MATERIAL TO PROCESS →
----

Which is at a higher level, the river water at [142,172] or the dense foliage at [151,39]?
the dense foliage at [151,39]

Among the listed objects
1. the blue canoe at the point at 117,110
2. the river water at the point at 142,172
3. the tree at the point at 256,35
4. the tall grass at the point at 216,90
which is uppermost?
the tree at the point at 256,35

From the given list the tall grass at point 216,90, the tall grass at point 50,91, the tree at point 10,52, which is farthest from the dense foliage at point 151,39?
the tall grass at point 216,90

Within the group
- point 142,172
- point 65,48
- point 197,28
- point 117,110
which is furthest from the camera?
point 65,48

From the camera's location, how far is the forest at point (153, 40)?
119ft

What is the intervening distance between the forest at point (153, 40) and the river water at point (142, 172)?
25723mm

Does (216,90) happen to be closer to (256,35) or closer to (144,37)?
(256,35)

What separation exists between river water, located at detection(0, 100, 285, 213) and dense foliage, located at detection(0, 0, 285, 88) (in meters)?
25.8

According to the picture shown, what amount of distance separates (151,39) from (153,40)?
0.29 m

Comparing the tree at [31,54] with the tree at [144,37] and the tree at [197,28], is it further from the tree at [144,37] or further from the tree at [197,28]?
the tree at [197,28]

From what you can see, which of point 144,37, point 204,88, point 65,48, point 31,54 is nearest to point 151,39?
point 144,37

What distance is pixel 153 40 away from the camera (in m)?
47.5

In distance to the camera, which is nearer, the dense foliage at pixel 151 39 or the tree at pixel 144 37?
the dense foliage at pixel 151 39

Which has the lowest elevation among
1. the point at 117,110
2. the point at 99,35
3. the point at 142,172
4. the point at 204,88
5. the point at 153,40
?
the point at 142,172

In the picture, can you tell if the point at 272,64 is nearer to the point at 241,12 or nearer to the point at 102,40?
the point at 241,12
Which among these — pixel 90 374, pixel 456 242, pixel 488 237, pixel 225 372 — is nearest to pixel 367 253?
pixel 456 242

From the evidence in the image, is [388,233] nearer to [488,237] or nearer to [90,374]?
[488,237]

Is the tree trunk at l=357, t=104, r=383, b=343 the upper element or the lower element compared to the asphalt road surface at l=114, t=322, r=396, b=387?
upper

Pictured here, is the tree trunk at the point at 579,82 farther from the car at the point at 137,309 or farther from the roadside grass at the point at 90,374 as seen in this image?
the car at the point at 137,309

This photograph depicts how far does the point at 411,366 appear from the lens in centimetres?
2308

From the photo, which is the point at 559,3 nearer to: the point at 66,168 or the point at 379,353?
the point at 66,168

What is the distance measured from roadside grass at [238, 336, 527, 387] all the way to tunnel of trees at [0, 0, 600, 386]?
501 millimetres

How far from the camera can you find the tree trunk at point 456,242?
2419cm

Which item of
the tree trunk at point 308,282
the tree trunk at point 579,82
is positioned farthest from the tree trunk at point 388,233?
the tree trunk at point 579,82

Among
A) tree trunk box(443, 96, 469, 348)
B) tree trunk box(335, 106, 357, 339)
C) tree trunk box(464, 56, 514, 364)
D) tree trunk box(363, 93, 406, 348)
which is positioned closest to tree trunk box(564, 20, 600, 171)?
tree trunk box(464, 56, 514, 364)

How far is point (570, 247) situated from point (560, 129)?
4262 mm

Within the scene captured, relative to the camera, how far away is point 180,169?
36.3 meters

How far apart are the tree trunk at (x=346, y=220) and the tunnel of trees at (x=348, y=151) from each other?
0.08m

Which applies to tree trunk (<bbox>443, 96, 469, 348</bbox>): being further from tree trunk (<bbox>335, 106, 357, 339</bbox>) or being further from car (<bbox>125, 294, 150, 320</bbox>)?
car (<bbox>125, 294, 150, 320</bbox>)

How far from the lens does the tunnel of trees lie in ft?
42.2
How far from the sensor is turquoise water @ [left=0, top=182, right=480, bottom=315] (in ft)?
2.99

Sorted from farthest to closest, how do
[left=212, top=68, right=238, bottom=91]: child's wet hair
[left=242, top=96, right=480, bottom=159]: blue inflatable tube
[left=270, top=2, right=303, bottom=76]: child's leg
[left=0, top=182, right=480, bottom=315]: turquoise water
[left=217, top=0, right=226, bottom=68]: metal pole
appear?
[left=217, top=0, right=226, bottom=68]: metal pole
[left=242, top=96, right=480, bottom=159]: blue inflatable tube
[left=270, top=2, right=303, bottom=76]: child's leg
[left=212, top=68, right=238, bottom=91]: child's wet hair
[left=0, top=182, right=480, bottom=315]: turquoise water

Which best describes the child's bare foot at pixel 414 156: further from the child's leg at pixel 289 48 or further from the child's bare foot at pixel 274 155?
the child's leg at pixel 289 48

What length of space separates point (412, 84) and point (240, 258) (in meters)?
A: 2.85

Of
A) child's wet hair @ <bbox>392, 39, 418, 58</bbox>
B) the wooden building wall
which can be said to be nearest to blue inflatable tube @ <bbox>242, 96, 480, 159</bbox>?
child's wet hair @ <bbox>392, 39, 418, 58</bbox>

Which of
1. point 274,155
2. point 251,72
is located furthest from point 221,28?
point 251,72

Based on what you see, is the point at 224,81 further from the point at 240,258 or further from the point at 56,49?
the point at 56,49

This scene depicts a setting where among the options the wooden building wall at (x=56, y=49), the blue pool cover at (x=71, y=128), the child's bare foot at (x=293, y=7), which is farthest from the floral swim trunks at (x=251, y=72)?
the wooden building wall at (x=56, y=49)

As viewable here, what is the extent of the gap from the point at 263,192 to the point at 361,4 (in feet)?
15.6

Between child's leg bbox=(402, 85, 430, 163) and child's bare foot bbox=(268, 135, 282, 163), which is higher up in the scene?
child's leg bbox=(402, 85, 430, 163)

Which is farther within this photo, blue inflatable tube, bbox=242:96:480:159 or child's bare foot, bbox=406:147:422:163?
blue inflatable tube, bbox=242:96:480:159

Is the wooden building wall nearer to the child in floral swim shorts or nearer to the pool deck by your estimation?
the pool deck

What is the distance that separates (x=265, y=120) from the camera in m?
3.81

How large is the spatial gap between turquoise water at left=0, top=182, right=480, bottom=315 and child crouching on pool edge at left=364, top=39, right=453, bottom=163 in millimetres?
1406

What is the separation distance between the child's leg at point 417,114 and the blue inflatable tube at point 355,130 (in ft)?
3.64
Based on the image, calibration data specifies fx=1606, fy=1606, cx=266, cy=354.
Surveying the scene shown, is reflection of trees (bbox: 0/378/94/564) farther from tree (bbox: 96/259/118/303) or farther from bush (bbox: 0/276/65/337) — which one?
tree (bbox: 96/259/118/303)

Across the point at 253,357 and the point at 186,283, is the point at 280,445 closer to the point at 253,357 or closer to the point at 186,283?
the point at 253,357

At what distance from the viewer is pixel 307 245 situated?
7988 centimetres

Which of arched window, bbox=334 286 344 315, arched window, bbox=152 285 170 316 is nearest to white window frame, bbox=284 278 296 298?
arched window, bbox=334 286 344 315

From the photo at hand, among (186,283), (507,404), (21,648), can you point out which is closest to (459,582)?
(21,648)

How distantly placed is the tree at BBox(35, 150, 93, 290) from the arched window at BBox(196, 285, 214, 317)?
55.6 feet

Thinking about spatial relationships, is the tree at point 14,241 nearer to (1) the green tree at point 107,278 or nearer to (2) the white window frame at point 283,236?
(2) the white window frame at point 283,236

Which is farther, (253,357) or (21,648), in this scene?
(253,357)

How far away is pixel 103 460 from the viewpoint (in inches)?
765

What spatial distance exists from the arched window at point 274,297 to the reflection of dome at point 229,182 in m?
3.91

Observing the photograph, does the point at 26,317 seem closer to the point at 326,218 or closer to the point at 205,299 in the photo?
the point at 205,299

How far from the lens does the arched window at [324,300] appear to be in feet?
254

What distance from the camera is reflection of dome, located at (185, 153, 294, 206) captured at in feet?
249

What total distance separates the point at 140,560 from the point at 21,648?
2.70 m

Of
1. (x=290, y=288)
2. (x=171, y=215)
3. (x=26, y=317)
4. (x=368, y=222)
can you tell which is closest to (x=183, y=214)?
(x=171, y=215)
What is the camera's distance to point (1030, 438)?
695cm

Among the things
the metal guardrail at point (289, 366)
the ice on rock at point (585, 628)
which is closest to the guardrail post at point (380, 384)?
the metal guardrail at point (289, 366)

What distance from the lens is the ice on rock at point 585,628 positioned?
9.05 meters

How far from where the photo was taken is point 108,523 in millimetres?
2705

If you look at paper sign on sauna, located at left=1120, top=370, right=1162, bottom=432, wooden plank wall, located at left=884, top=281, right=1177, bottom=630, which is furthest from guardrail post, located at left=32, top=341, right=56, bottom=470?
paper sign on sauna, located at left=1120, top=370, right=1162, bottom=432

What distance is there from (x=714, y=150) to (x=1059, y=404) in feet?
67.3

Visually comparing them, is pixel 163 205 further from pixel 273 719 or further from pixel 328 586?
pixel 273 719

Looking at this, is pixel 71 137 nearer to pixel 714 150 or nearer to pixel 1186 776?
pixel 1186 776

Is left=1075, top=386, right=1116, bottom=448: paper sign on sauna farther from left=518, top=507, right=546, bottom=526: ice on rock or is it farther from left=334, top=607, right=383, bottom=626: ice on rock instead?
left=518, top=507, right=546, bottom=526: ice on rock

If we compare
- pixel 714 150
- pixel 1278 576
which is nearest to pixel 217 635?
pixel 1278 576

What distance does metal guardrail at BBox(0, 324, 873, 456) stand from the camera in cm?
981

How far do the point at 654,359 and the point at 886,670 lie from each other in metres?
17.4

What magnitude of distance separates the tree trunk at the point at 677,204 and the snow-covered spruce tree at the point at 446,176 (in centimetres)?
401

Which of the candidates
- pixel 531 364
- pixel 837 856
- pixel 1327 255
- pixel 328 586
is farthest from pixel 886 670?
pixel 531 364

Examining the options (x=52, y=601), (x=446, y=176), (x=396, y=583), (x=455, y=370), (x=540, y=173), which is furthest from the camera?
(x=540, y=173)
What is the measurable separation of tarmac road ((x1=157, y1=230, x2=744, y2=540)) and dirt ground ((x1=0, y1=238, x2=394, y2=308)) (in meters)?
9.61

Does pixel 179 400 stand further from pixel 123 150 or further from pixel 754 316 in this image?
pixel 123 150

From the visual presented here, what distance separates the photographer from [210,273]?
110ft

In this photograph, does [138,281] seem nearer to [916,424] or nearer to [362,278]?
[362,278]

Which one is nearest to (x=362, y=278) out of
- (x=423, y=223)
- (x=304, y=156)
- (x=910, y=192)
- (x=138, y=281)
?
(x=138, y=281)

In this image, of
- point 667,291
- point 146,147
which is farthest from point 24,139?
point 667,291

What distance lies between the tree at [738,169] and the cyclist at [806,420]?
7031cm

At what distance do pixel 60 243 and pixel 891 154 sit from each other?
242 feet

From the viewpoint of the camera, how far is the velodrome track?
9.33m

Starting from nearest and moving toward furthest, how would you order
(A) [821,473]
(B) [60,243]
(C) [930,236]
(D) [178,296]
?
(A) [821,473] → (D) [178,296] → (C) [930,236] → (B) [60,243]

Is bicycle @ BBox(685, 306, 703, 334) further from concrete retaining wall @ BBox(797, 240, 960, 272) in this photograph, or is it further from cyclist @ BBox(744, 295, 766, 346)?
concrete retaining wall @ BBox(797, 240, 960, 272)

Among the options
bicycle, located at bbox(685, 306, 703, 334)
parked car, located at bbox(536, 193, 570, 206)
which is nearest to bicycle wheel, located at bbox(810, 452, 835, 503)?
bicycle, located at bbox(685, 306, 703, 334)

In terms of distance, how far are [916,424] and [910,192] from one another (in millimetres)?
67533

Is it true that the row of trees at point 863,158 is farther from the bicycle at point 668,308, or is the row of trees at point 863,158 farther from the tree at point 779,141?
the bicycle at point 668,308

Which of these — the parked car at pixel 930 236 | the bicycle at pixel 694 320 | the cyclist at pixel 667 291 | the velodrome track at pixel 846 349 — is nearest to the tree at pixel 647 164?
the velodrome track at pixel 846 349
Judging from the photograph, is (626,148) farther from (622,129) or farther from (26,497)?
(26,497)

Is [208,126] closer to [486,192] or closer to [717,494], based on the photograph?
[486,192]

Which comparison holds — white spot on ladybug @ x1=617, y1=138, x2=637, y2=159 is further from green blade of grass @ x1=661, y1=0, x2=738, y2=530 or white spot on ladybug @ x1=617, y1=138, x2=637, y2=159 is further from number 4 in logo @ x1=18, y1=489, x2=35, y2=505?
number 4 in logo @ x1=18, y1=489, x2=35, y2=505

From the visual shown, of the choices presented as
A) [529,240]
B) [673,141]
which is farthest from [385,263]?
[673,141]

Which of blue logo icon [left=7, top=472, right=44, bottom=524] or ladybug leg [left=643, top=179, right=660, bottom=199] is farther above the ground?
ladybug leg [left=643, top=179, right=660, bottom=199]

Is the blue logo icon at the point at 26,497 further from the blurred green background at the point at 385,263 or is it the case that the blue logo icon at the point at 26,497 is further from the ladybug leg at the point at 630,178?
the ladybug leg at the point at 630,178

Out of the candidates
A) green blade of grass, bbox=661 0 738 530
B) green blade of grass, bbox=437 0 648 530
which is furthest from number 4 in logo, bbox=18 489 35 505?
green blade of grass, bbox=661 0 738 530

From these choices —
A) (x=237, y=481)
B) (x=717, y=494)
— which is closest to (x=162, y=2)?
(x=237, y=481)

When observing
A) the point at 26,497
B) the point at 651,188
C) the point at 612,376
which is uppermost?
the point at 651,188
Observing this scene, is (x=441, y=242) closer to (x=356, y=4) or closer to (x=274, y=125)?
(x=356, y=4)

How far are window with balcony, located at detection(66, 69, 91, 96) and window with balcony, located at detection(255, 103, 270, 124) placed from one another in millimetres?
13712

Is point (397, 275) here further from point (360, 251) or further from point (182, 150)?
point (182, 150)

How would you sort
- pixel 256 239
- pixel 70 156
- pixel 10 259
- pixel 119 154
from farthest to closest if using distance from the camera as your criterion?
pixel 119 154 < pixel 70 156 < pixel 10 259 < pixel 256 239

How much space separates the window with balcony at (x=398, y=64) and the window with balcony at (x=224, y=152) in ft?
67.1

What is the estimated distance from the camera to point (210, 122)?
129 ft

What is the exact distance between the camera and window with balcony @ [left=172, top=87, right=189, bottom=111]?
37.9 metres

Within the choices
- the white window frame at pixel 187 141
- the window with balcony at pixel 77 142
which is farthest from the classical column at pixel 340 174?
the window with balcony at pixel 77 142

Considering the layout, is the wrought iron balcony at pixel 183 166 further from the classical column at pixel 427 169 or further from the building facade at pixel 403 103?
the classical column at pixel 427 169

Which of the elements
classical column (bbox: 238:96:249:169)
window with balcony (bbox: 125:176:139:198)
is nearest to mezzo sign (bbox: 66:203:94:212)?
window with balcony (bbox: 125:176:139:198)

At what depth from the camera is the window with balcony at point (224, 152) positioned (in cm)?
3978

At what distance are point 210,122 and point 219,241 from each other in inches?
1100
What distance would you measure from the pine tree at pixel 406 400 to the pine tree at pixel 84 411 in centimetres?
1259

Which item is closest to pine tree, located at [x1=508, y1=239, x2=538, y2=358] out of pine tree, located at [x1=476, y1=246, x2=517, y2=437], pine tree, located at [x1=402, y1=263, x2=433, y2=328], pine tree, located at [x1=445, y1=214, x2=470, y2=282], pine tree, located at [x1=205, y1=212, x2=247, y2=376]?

----

GIVEN REQUEST →
Starting at the line that contains "Which of the elements", print every line through the end of the listing, word for word. Leave out all the rest.

ANSWER TO THIS PROBLEM →
Which of the elements
classical column (bbox: 238:96:249:169)
window with balcony (bbox: 125:176:139:198)
is nearest to mezzo sign (bbox: 66:203:94:212)?
window with balcony (bbox: 125:176:139:198)

At what depth from the camera is the window with balcony at point (224, 152) positioned (in cm)?
3978

At what distance are point 210,122 and point 219,241 from each other in inches?
1100
What distance would you measure from the pine tree at pixel 406 400 to the pine tree at pixel 84 411 in centimetres?
1259

Which item is closest to pine tree, located at [x1=508, y1=239, x2=538, y2=358] out of pine tree, located at [x1=476, y1=246, x2=517, y2=437], pine tree, located at [x1=402, y1=263, x2=433, y2=328], pine tree, located at [x1=445, y1=214, x2=470, y2=282], pine tree, located at [x1=205, y1=212, x2=247, y2=376]?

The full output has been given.